▶ What you will do
Write out, unchanged, the lines from the one holding "New Zealand, site WLG_unknown, 2015-05-20" to the close of the listing. Both the first and last lines belong in it.

▶ Materials provided
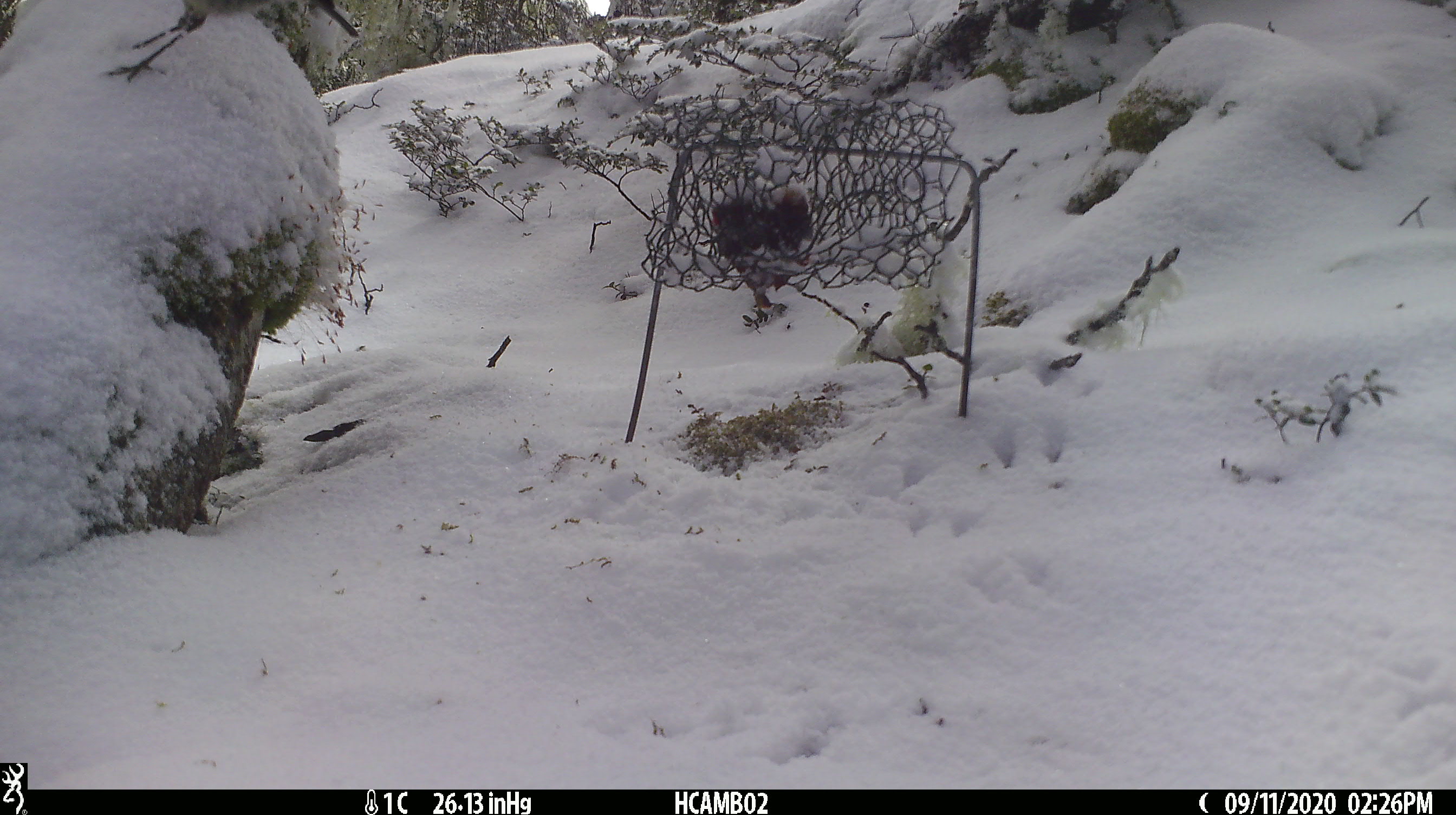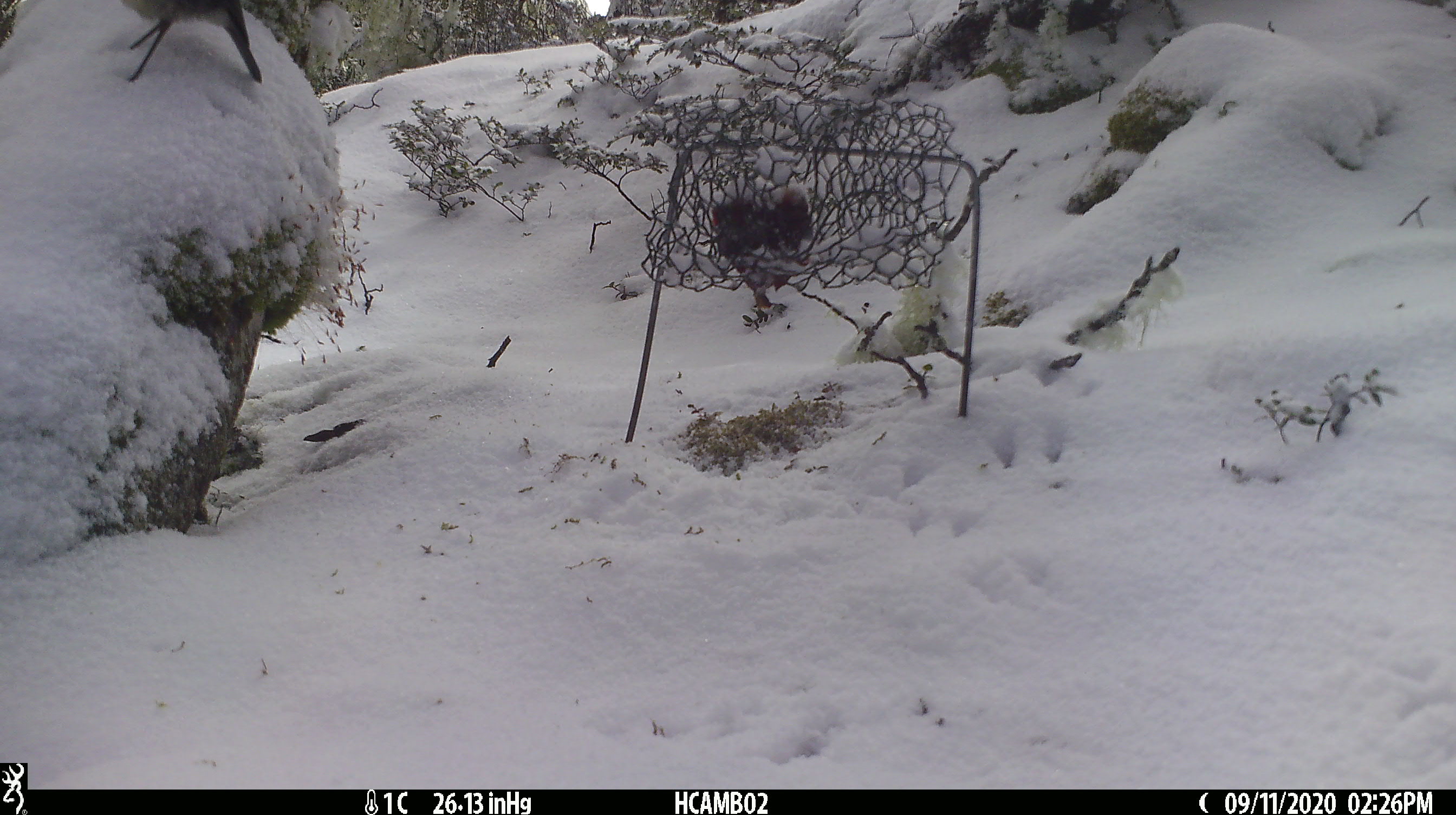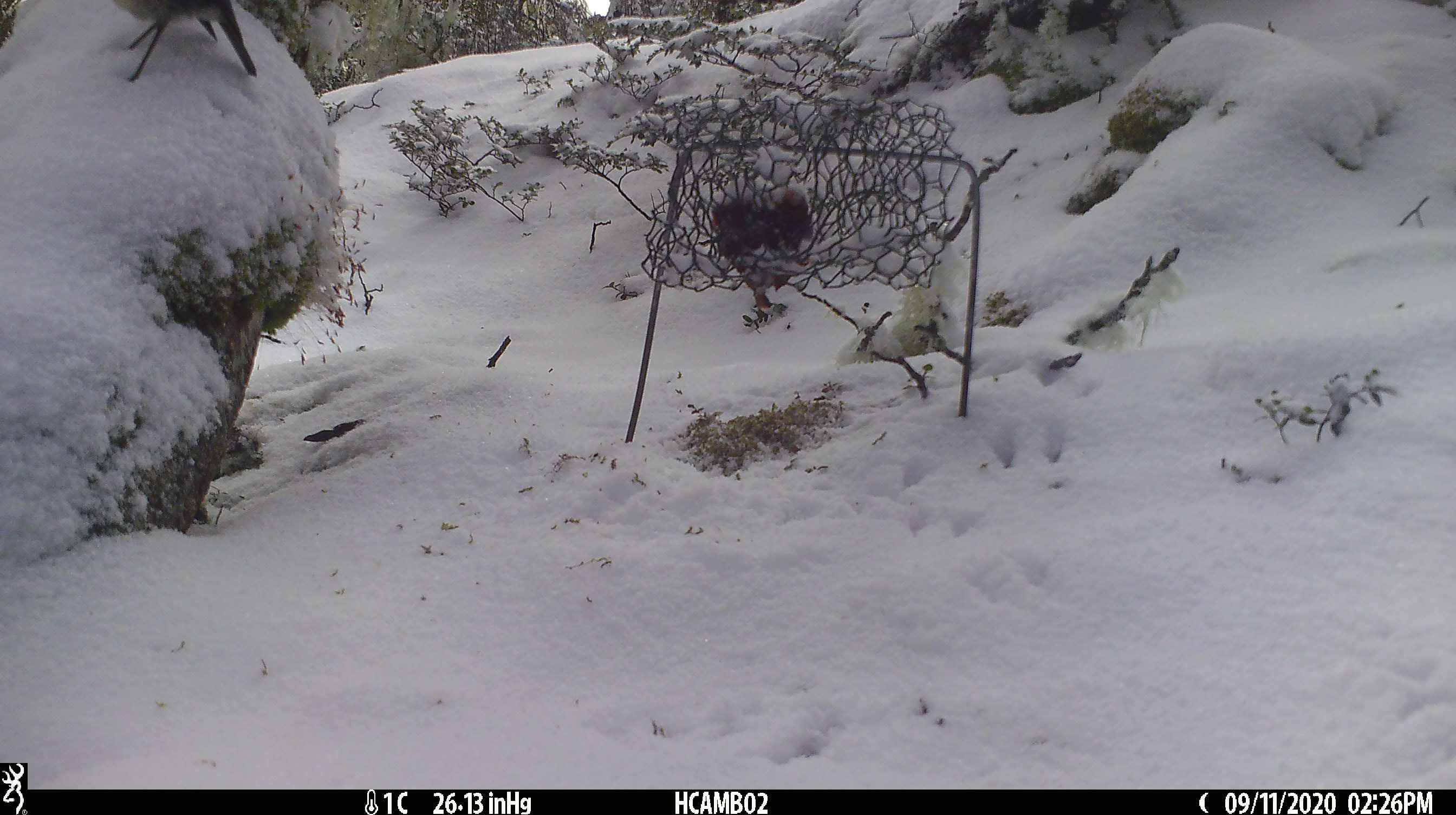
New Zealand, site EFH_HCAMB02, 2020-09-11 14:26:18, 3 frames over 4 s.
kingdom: Animalia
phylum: Chordata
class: Aves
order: Passeriformes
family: Petroicidae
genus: Petroica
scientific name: Petroica australis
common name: new zealand robin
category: robin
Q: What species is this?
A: Robin (new zealand robin) (Petroica australis).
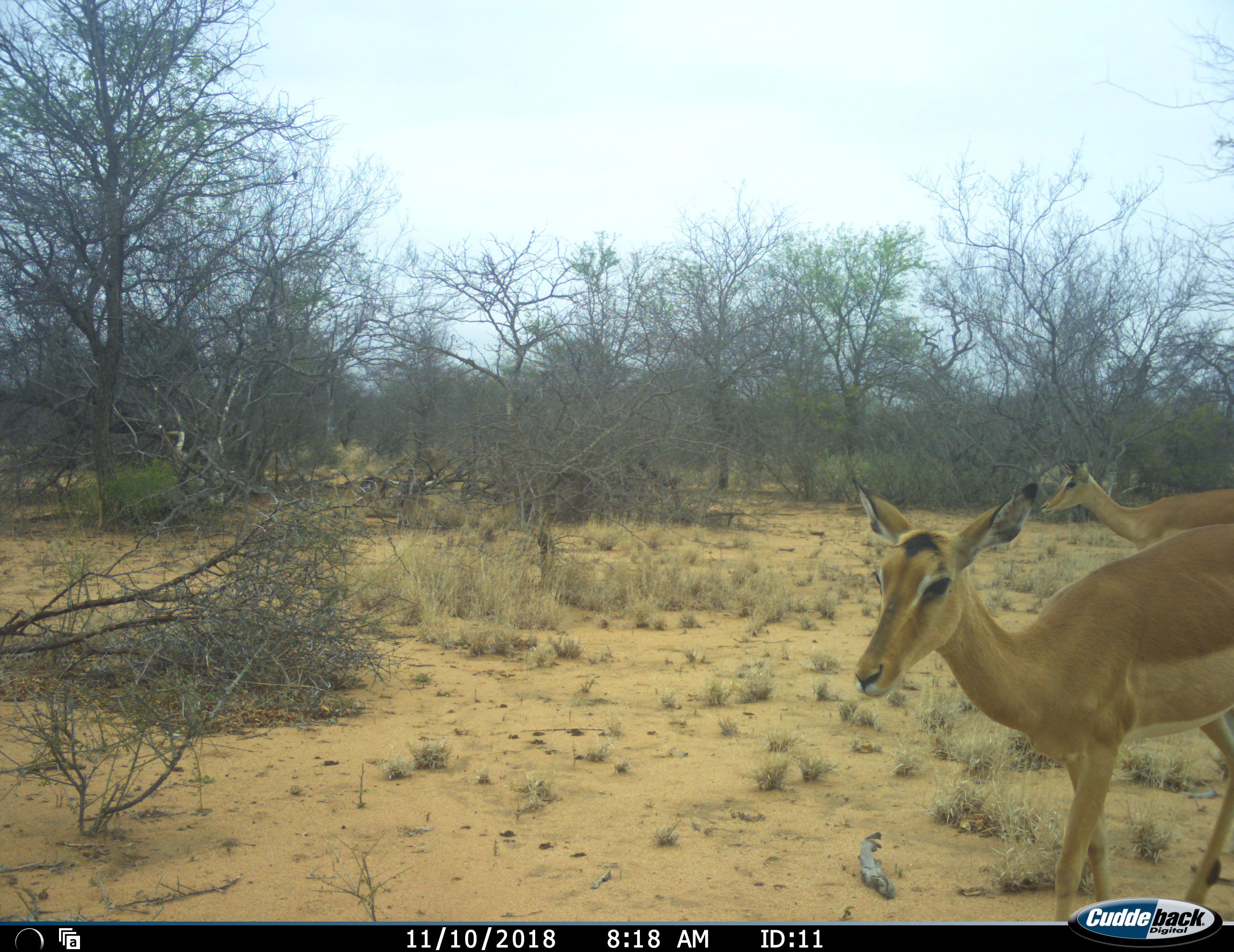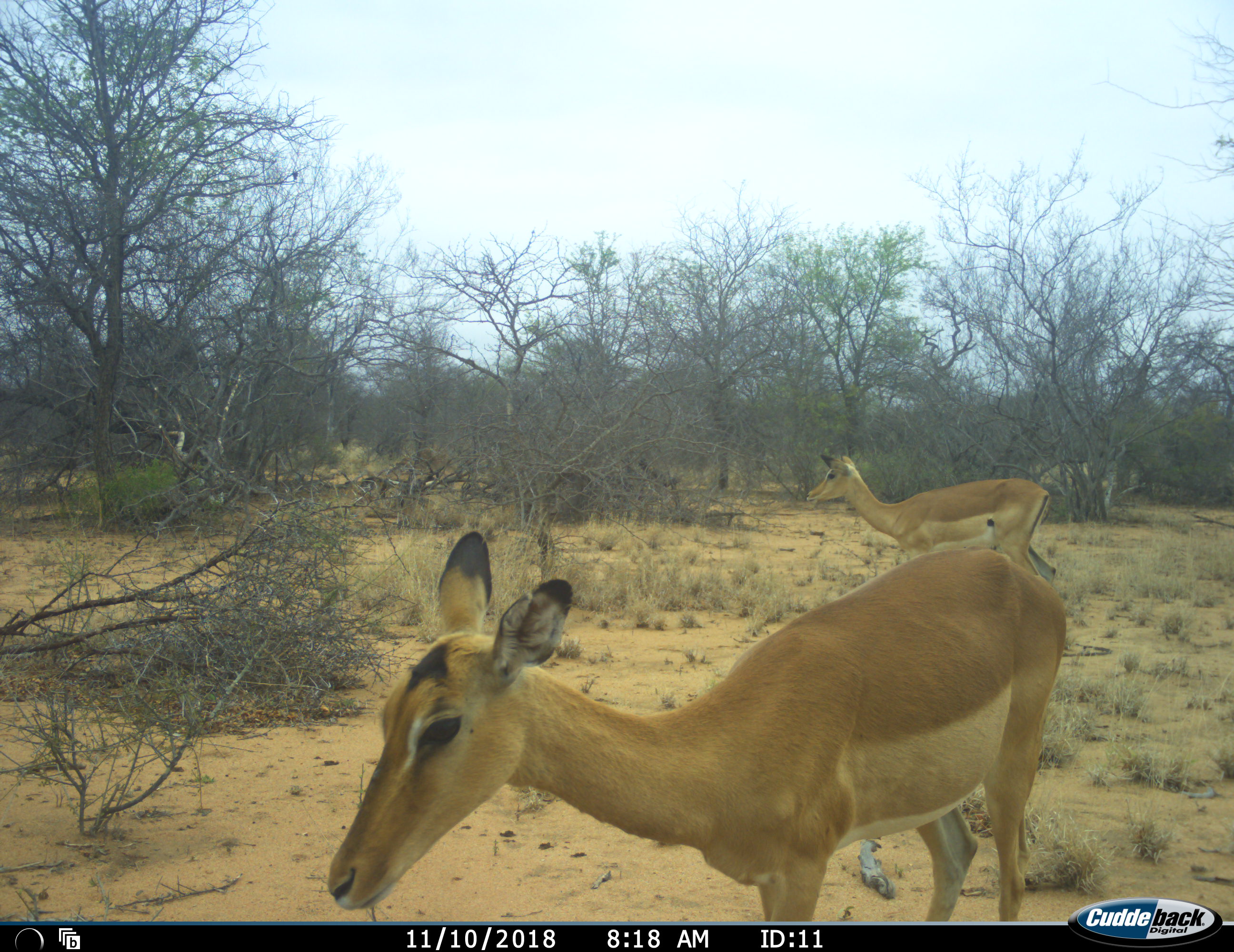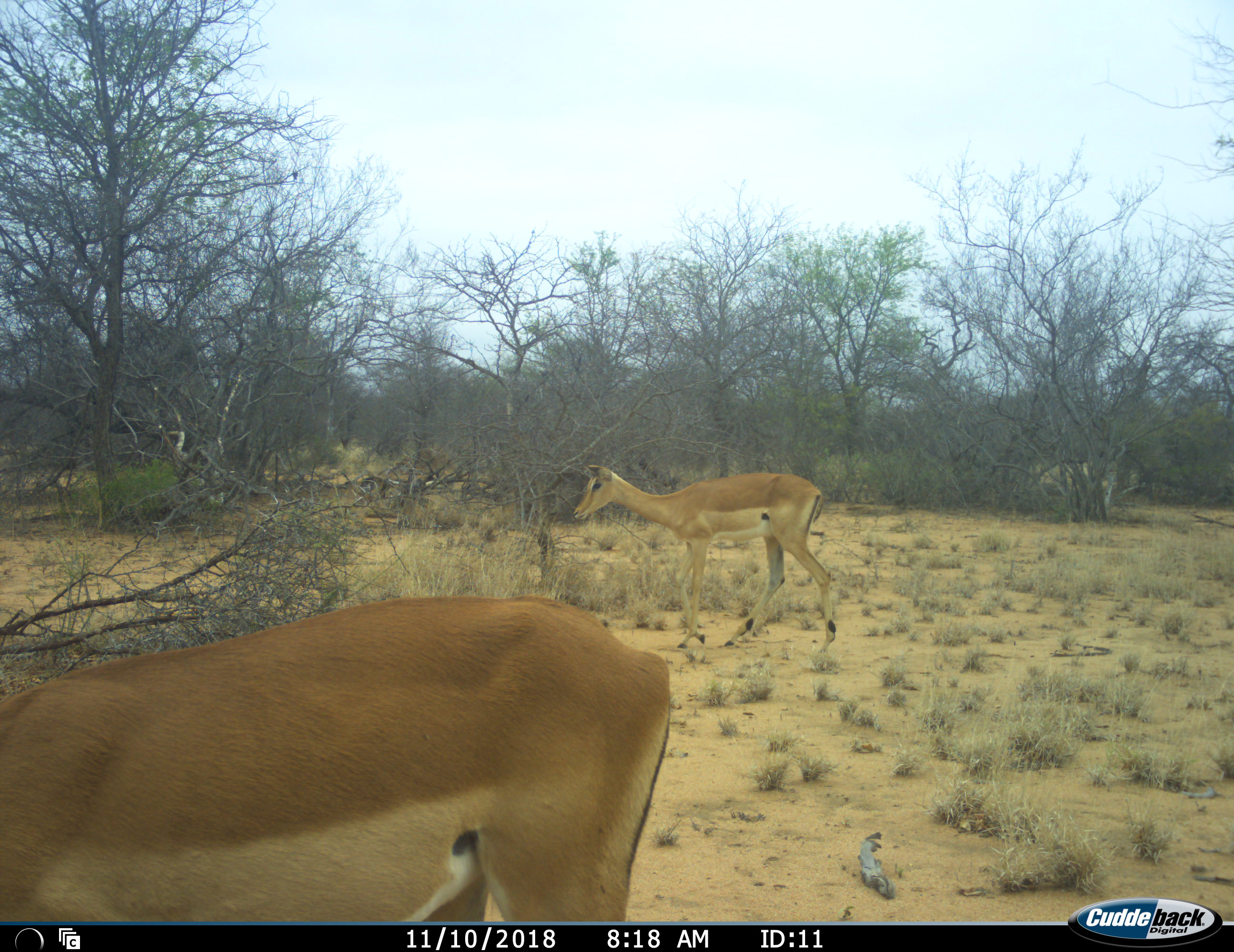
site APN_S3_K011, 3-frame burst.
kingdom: Animalia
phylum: Chordata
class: Mammalia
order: Artiodactyla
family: Bovidae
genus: Aepyceros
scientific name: Aepyceros melampus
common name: impala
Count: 2.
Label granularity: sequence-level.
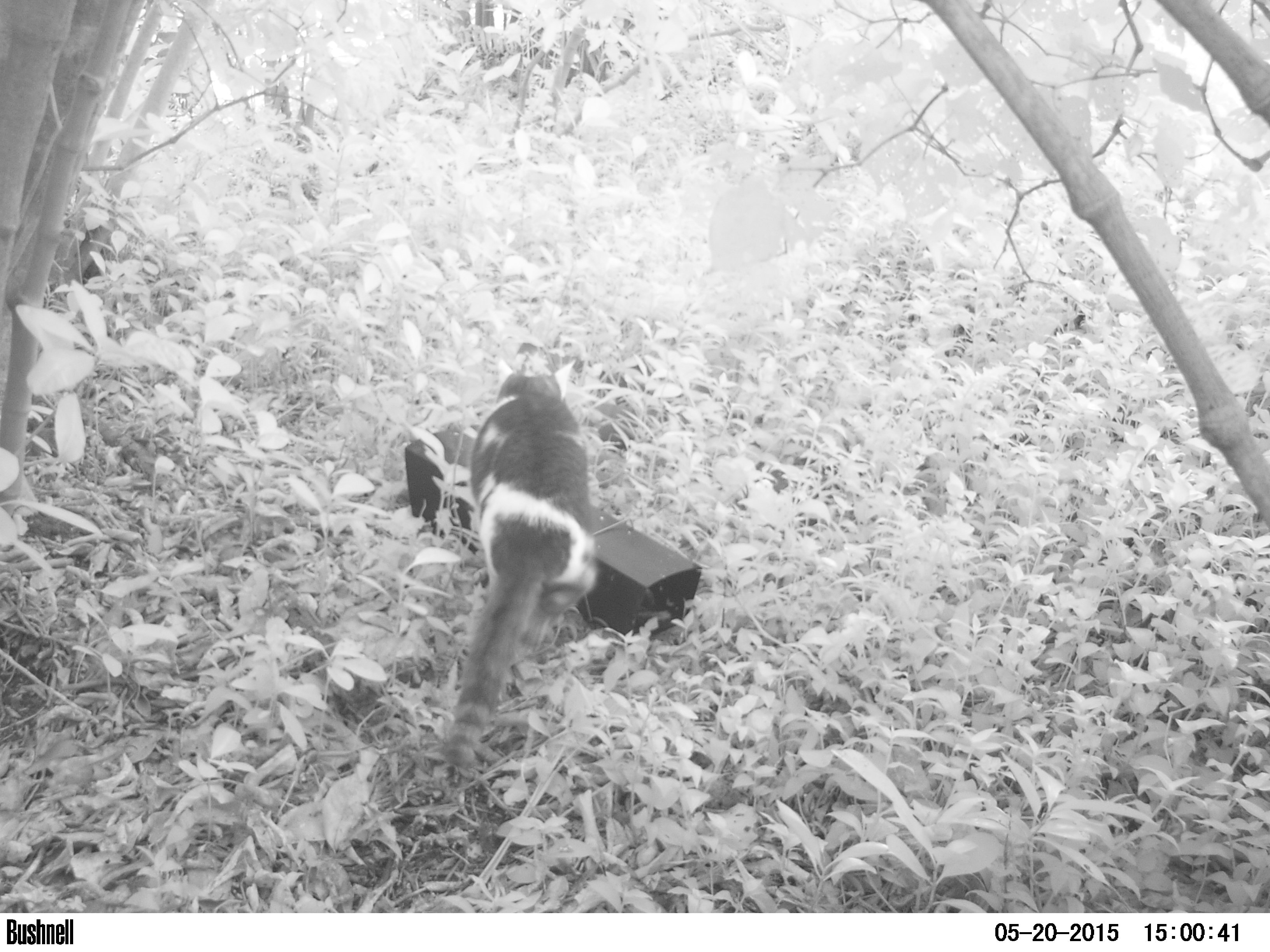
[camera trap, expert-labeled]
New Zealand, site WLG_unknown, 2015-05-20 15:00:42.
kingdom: Animalia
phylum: Chordata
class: Mammalia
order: Carnivora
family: Felidae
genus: Felis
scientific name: Felis catus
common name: domestic cat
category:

▶ Your response
New Zealand, site WLG_unknown, 2015-05-20 15:00:42.
kingdom: Animalia
phylum: Chordata
class: Mammalia
order: Carnivora
family: Felidae
genus: Felis
scientific name: Felis catus
common name: domestic cat
category:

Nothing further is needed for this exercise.